O Supremo Tribunal Federal (STF) vai decidir se a Lei da Anistia (Lei 6.683/1979) se aplica a crimes de sequestro e cárcere privado cometidos durante a ditadura militar. O tema ganhou repercussão geral no Plenário Virtual da Corte e terá impacto em outros processos semelhantes. Mas quais são os fundamentos dessa discussão e quais podem ser suas consequências?
A análise ocorre no âmbito de três processos relacionados ao desaparecimento forçado do ex-deputado Rubens Paiva, do jornalista Mário Alves e do militante Helber Goulart, opositores do regime militar. O Ministério Público Federal (MPF) questiona decisões do Superior Tribunal de Justiça (STJ) e do Tribunal Regional Federal da 2ª Região (TRF-2), que entenderam que esses crimes estavam abrangidos pela Lei da Anistia e extinguiram as ações penais contra os acusados.
Qual é a questão jurídica em debate no STF?
A principal controvérsia jurídica gira em torno da interpretação da Lei da Anistia no que se refere a crimes permanentes, ou seja, aqueles cujos efeitos continuam ocorrendo ao longo do tempo. O MPF sustenta que crimes como sequestro e cárcere privado ainda não tiveram sua consumação encerrada, uma vez que as vítimas seguem desaparecidas. Dessa forma, esses delitos não poderiam ser abrangidos pela anistia concedida em 1979.
Por outro lado, as instâncias inferiores vinham aplicando o entendimento de que a Lei da Anistia se estende a todos os crimes políticos e conexos cometidos entre 2 de setembro de 1961 e 15 de agosto de 1979, conforme estabelecido pelo STF no julgamento da Arguição de Descumprimento de Preceito Fundamental (ADPF) 153, em 2010.

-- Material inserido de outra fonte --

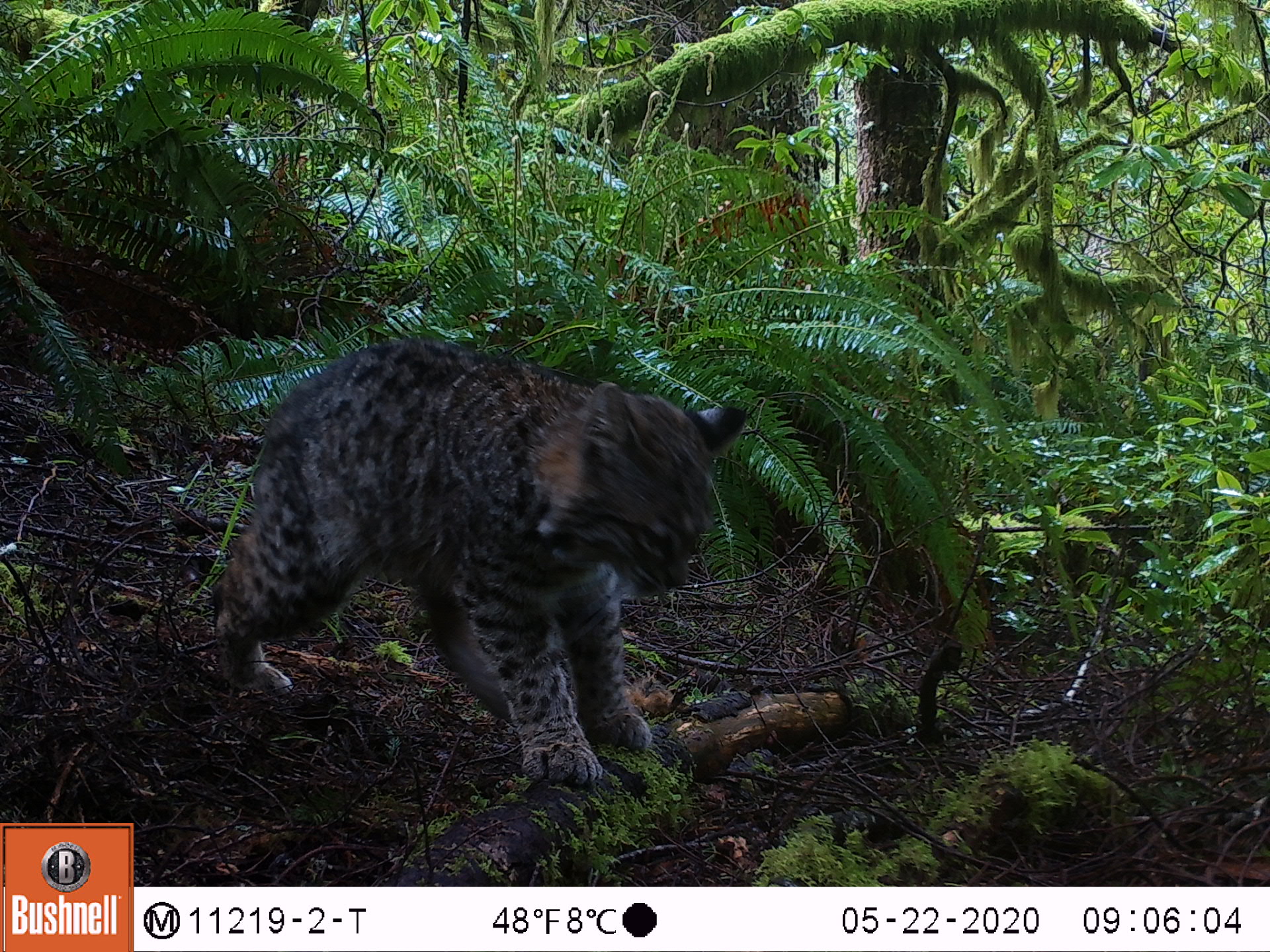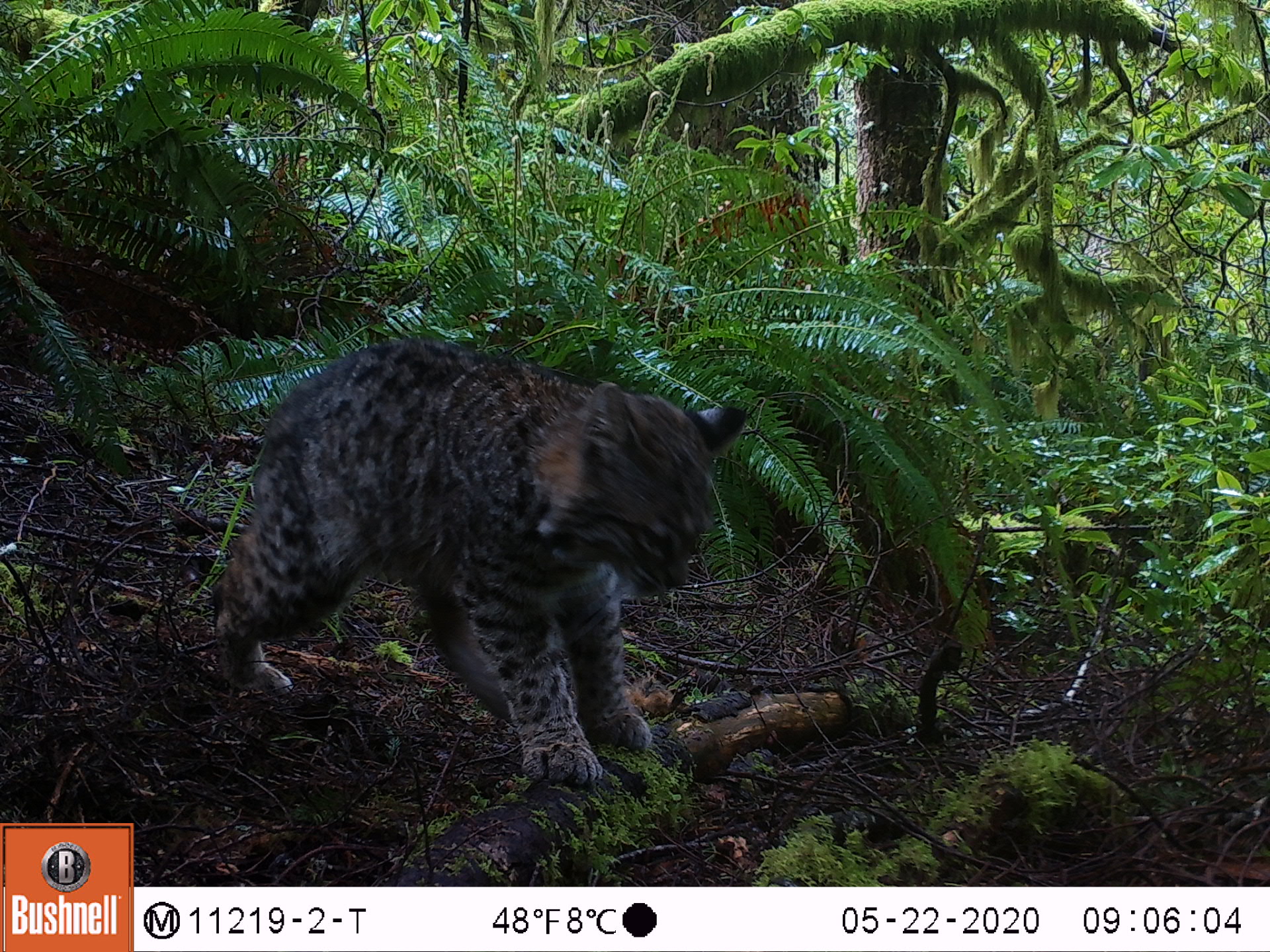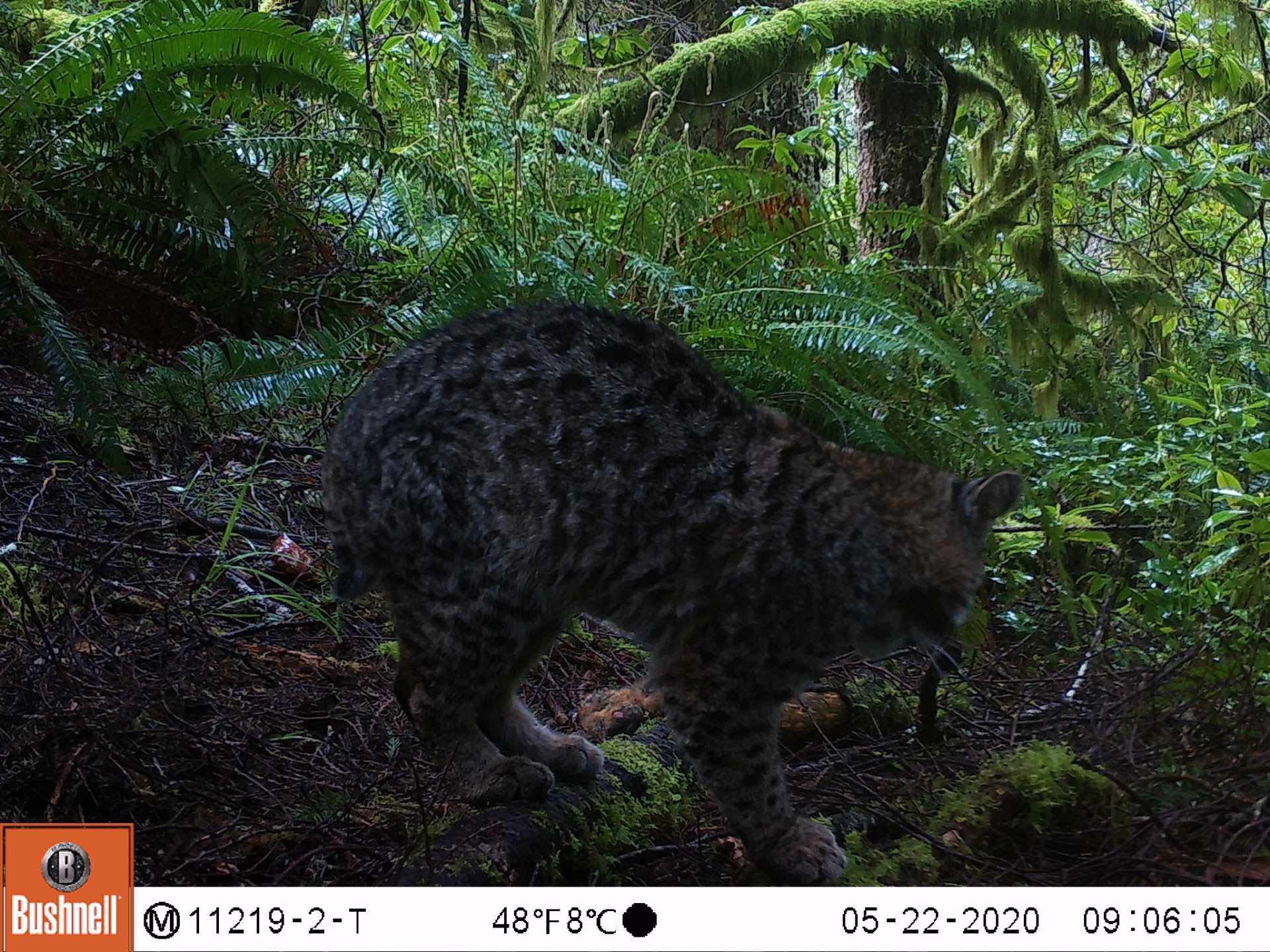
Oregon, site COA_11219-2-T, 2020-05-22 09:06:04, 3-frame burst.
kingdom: Animalia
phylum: Chordata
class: Mammalia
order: Carnivora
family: Felidae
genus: Lynx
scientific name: Lynx rufus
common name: bobcat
Bobcat (Lynx rufus).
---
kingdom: Animalia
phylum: Chordata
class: Mammalia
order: Rodentia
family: Sciuridae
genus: Tamiasciurus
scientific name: Tamiasciurus douglasii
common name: douglas squirrel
Douglas squirrel (Tamiasciurus douglasii).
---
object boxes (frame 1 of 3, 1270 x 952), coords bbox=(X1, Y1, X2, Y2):
bobcat: bbox=(201, 327, 771, 797)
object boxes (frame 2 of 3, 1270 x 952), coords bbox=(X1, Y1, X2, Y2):
douglas squirrel: bbox=(210, 337, 729, 791)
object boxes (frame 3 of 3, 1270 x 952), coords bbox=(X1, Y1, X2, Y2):
bobcat: bbox=(301, 290, 1035, 881)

Fundamentos jurídicos da análise no STF
O relator do caso, ministro Alexandre de Moraes, ressaltou que o julgamento da ADPF 153 não tratou expressamente da aplicação da anistia a crimes permanentes. Além disso, destacou que o Brasil foi condenado pela Corte Interamericana de Direitos Humanos (Corte IDH) por omissão na responsabilização de agentes estatais envolvidos em crimes contra opositores do regime militar.
Segundo Moraes, os processos em tramitação oferecem uma nova oportunidade para que o STF analise a questão sob a ótica da atual ordem constitucional, que prioriza a proteção dos direitos humanos. Ele enfatizou que o tema possui relevância para o debate jurídico nacional e que a decisão a ser tomada servirá de precedente para casos semelhantes.
Impactos da decisão do STF
A tese que será fixada pelo STF no julgamento do mérito vinculará os demais tribunais brasileiros. Caso a Corte entenda que crimes permanentes não são abrangidos pela Lei da Anistia, ações penais contra agentes do Estado poderão ser reabertas. Isso pode representar uma mudança na jurisprudência estabelecida desde 2010, quando o STF validou a Lei da Anistia sem ressalvas.
Por outro lado, se a Corte reafirmar o entendimento anterior, os processos permanecerão arquivados, consolidando a anistia como um instrumento de pacificação nacional, ainda que contestado por organismos internacionais de direitos humanos.
Legislação de referência
Lei 6.683/1979 (Lei da Anistia)
Art. 1º É concedida anistia a todos quantos, no período compreendido entre 2 de setembro de 1961 e 15 de agosto de 1979, cometeram crimes políticos ou conexos com estes.
Art. 2º Excetuam-se dos benefícios da anistia os que foram condenados pela prática de crimes de terrorismo, assalto, sequestro e atentado pessoal.
Constituição Federal de 1988
Art. 5º, inciso XLIII A lei considerará crimes inafiançáveis e insuscetíveis de graça ou anistia a prática da tortura, o tráfico ilícito de entorpecentes e drogas afins, o terrorismo e os definidos como crimes hediondos, por eles respondendo os mandantes, os executores e os que, podendo evitá-los, se omitirem.
ADPF 153
Julgamento do STF que validou a Lei da Anistia, mantendo sua aplicação a crimes políticos e conexos cometidos no período definido pela norma.